Trump y lo político
Pensar el acontecimiento

Por Martín Plot (Idaes/Unsam-Conicet)

El día de las elecciones en las que se eligió a Donald Trump como presidente de los Estados Unidos, la sensación que caracterizaba tanto a actores como a analistas y comentaristas políticos por igual era, extrañamente, una sensación de alivio: por fin esta pesadilla de la candidatura de Trump terminaría—de la de Sanders ya se habían encargado, no sin esfuerzo, durante las primarias—y podríamos volver a la normalidad; y a una normalidad quizás mejorada, ya que un nuevo gobierno New Democrat, pensaban, podía verse ahora cualitativamente perfeccionado con la adición de republicanos moderados escapados del tsunami Trump y con las incorporaciones brand new provenientes del establishment neoconservador, que se harían cargo de volver a manejar los hilos de la política exterior. Como quizás más de un lector recuerde, ese estado de ánimo de la mañana del 8 de noviembre de 2016 fue rápidamente alterado por el célebre Colegio Electoral de la vieja república norteamericana; Colegio Electoral precisamente diseñado para impedir que lo que ocurrió ocurriese: la llegada a la presidencia de un outsider al sistema político, con las imprevisibles consecuencias que esto podría aparejar. Como puede deducirse de este contraste entre expectativas y resultados, los momentos anticipatorios de acontecimientos relevantes, como lo son las elecciones presidenciales, son momentos particularmente productivos para la reflexión política, ya que permiten indagar en el universo de lo posible—de los múltiples posibles—antes de que el acontecimiento en cuestión cancele dicha multiplicidad y favorezca el olvido de la contingencia y el restablecimiento de la ilusión de necesidad.
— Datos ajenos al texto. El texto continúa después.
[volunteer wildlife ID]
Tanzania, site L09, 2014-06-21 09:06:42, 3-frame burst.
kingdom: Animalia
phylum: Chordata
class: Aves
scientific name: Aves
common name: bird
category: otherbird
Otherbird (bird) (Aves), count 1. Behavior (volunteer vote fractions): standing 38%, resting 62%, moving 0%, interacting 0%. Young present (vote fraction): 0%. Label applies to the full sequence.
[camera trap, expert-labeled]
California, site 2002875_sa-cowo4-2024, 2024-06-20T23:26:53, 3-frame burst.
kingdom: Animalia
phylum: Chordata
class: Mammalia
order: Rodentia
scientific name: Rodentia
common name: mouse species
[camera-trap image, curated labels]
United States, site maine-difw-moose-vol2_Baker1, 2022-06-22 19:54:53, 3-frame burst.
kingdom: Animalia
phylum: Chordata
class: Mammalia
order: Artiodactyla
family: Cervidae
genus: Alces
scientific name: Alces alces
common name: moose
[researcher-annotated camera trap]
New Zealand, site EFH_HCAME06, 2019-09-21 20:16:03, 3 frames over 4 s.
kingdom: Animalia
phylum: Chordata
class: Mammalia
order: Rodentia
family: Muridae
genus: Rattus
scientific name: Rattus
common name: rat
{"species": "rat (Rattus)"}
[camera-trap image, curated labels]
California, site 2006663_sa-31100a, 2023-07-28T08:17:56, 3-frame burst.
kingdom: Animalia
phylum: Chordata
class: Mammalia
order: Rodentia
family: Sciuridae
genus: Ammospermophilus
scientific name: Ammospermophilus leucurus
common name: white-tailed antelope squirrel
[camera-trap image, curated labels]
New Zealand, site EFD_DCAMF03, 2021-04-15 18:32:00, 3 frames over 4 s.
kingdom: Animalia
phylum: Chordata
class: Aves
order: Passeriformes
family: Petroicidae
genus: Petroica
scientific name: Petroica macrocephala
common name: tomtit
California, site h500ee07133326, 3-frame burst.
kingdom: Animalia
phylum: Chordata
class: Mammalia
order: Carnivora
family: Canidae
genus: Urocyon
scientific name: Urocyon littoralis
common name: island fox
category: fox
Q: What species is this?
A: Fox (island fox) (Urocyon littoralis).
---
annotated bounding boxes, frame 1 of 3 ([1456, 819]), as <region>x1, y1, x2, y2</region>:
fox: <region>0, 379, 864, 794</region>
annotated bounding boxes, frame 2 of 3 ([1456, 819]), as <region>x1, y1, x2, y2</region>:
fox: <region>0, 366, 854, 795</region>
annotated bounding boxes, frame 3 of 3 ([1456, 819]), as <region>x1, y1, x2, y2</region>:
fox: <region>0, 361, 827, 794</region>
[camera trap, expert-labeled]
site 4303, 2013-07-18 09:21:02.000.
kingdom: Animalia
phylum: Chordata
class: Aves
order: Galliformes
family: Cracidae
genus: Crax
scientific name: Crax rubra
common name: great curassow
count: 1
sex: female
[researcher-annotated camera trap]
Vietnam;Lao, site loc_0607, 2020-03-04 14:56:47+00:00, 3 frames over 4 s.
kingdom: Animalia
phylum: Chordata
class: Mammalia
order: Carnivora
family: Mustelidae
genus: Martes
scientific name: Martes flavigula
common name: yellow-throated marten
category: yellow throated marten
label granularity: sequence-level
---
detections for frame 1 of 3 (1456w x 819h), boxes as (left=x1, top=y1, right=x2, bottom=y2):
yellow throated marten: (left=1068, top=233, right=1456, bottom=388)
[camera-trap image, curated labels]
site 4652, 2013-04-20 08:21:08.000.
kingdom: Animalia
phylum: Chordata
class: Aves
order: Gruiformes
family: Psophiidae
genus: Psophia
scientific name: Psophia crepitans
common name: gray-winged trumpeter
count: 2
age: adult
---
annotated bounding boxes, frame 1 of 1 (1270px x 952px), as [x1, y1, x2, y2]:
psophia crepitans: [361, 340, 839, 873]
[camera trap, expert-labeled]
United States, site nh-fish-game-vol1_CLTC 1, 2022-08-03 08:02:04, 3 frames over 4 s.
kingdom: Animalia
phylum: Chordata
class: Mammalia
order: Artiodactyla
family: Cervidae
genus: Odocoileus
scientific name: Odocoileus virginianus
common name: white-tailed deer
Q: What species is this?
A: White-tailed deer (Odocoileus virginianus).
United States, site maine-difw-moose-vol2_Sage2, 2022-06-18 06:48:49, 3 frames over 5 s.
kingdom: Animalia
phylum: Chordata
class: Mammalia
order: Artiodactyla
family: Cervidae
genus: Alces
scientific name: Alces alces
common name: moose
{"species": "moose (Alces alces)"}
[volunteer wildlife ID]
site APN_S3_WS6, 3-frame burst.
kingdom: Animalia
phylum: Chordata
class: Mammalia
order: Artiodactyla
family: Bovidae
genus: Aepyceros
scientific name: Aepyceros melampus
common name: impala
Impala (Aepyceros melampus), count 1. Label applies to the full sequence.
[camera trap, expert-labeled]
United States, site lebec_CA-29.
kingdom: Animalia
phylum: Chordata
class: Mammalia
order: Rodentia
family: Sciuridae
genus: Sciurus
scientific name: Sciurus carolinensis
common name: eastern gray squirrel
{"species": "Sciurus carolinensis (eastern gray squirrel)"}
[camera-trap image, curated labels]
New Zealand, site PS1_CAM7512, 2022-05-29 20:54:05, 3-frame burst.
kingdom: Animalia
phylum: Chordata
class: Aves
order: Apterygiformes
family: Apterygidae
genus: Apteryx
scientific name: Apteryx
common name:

Ese día, entonces, nos encontrábamos, cuando todavía la votación no había concluido y los medios periodísticos no se apresuraban aún por ser los primeros en anunciar el resultado de la elección, en una óptima posición para analizar lo acontecido durante la campaña y los sentidos, latentes y no tanto, revelados por ese acontecer. Tratemos—usando la capacidad de la imaginación, la capacidad de estar donde (ya) no nos encontramos—de reestablecer el carácter de presente de aquel pasado, el carácter de contingencia e incertidumbre que caracterizaba tanto a aquel como a todo presente. El ejercicio es necesario y no un mero ornamento retórico, permítanme metodológicamente señalar, ya que los acontecimientos, una vez acontecidos, tienden a revelar tanto como a ocultar, a inaugurar lo que deparará el futuro tanto como a cancelar aquellos futuros posibles que quedaron provisoriamente truncos—y digo “provisoriamente” porque, en efecto, los posibles de ayer no desaparecen enteramente al ser cancelados como futuros inmediatos por los acontecimientos de hoy, estos quedan adormecidos, más o menos sedimentados en el suelo de ese océano que es el tiempo, como sugirió alguna vez Hannah Arendt, al hablar de la noción de historia en Walter Benjamin. El tiempo, en efecto, tiene corrientes profundas, arenas sedimentadas, oleajes superficiales y potenciales tsunamis, como el que finalmente aconteció. De todos modos, el acontecimiento, al ocultar tanto como revelar—ninguna visibilidad podría operar de otro modo, ya que, al no haber ni visibilidad ni “pensabilidad” total, todo ver o pensar “algo” implica siempre dejar de ver o de pensar otro “algo”—suele ofrecernos la tentación de lo que acabo de llamar “ilusión de necesidad”, lo que hace que luego, en el futuro, cuando aquellos posibles adormecidos sean reactivados, en caso de que lo fueran, volveremos a sorprendernos por tamaña “novedad”.[1] En fin, es por eso que, situándonos imaginariamente en la antesala del acontecimiento, justo antes de que el acontecimiento opere su magia de ocultamiento y visibilización, dando nacimiento a nuevos posibles que todavía no lo eran, podremos iluminar más comprehensivamente la encrucijada política en la que se encuentra la democracia estadounidense hoy.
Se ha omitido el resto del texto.